Arnold has been a team captain. She has been named to the academic honor roll. She is a forward, a goal scorer, a teammate and a friend.
She is also a mother.
“Sydney’s stats speak for themselves, but it’s not just what she does on the field,” Long said. “You have to add to the fact that she’s a stellar student, a ridiculous athlete and what has to be on her mind every day with what is at home for her and her family – she’s done a fantastic job.
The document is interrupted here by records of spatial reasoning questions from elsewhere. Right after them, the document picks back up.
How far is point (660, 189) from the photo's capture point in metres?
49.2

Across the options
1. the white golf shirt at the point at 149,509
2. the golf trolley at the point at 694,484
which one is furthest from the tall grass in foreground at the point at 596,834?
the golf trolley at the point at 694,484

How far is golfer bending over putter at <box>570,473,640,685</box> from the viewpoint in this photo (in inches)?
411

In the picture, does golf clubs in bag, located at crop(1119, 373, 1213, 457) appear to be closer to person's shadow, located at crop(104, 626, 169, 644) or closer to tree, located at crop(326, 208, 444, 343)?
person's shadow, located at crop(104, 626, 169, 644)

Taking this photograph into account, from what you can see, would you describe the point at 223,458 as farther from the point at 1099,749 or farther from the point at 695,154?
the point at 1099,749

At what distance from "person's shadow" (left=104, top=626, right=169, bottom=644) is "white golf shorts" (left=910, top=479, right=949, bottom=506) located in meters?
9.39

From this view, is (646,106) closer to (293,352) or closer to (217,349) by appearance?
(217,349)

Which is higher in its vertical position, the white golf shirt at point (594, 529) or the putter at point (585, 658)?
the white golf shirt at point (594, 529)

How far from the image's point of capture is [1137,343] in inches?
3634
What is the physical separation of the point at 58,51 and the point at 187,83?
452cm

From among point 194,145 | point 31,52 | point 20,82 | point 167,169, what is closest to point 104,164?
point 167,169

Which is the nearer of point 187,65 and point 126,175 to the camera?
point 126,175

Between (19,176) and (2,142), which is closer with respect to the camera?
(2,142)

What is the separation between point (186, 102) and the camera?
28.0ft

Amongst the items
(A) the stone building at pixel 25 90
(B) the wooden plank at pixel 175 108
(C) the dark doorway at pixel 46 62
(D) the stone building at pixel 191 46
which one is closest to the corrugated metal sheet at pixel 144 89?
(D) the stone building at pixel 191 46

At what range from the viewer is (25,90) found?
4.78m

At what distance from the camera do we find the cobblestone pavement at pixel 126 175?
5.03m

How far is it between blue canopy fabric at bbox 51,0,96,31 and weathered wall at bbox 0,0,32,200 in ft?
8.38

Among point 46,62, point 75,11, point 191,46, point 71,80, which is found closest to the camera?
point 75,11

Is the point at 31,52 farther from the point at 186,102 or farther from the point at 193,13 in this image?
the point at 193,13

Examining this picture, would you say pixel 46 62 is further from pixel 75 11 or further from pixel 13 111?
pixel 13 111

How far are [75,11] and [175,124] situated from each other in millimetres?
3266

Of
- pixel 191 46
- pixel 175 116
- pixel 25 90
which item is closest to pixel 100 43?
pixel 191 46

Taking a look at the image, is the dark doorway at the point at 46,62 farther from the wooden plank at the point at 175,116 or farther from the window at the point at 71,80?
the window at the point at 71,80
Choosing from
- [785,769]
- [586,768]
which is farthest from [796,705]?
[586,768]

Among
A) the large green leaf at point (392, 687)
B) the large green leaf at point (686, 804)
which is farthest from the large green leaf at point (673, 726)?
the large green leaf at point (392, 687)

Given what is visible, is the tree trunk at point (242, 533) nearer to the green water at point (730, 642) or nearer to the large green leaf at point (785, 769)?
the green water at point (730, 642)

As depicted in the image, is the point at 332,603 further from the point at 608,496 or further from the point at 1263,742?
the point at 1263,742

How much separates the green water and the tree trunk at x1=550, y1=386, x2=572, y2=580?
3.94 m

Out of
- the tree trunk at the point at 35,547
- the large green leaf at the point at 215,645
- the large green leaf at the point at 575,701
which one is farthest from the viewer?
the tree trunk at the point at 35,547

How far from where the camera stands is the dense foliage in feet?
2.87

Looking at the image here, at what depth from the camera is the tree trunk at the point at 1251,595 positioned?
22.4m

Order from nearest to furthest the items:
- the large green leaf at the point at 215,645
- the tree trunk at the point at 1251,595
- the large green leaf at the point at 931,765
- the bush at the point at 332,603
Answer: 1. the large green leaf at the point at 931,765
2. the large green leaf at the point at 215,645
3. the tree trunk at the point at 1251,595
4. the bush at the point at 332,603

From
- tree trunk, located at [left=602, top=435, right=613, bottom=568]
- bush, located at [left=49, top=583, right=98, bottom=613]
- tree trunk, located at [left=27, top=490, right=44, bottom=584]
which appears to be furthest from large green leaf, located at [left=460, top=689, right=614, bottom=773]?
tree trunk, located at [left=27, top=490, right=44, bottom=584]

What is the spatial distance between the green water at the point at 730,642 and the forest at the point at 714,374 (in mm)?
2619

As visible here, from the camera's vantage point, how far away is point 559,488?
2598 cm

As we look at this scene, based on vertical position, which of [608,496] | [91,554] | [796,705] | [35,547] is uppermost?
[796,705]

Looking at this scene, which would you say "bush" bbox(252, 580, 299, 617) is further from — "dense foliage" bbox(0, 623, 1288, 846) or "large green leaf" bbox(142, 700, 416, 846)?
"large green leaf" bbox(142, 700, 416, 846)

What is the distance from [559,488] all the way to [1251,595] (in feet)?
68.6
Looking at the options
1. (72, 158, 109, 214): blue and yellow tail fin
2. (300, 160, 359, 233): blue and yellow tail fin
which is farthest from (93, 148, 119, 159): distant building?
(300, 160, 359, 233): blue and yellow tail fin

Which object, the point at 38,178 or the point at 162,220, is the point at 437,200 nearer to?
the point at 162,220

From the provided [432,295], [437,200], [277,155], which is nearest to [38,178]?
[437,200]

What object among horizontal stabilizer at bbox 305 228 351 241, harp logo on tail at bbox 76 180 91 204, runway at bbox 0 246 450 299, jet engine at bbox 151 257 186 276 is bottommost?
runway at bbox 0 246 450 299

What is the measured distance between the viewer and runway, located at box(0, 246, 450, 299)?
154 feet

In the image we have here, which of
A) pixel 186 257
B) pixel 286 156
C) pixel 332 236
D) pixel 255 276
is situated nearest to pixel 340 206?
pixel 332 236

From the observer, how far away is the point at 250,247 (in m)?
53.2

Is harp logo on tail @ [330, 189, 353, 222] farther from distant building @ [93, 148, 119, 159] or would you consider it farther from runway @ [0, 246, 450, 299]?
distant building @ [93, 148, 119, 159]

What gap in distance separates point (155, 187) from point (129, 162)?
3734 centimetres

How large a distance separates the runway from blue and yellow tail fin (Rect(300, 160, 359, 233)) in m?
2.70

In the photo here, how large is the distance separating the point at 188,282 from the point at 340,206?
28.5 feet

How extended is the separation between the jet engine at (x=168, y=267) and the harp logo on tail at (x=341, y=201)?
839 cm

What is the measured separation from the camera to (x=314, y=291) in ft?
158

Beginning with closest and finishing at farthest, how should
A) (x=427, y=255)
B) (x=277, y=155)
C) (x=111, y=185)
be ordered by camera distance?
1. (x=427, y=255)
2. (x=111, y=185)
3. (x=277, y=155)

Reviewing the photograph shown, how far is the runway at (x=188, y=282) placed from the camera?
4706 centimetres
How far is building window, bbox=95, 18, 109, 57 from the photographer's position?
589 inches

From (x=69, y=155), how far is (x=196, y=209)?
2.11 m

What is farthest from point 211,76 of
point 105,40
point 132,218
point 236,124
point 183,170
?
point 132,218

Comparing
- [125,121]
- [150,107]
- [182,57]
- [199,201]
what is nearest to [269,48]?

“She’s poised for a great future, no matter what that is.”
Arnold’s 5-year-old daughter, Lydia, lives in Virginia with Arnold’s parents.
“When everything happened I knew I had to go to school and I knew I had to graduate college,” Arnold said. “Playing soccer here makes it easier. She comes to all of my games and she gets it. The whole experience has been fun, and I wouldn’t trade it to have stayed home.”
Lydia will be at Friday night’s game to walk beside Sydney for the pregame festivities.
“What Sydney is doing for Lydia is awesome,” Byrnside said. “She’s a fantastic mother and anything that happens Lydia always comes first. That’s amazing that she can come here, play soccer, have a college life and be a great mother. She amazes me. She is my mom away from home.”
Arnold scored once her freshmen season, three times as a sophomore and recorded nine goals last season as Marshall marched to the Conference USA championship match. She has four goals and six assists for the Herd (5-7-4).
“I’ve made really good friendships and it’s been a really great experience, especially here at Marshall,” Arnold said. “I’ve met a lot of great people.”
Byrnside, meanwhile, has been the Herd’s steady hand and calming voice.
“She’s said the things that aren’t comfortable to say at times,” Long said. “She’s told players to buckle up, she’s told players to see the coach when they’re having problem, she’s done a great job at voicing to the players what they need to hear and also be an outlet for the staff for what the team thinks we need to know.”
Byrnside said she relishes her student-athlete experience here at Marshall.
“Soccer is all I’ve known my whole life,” Byrnside said. “It’s meant a lot to come here and be part of this family and this atmosphere. Here at Marshall, you play for more than this team. You play for the 75. You play for the school. It’s an awesome to be part of it.”
The 2016 group of seniors enter Friday’s game with the highest winning percentage of any senior class in program history. The 2015 graduating class had more overall wins, but a four-year record of 39-29-12 (.643 winning percentage). The 2016 class enters the regular season finale with a 37-25-15 four-year record, which is good for a .664 winning percentage.
“They’ve been a joy to coach,” Long said.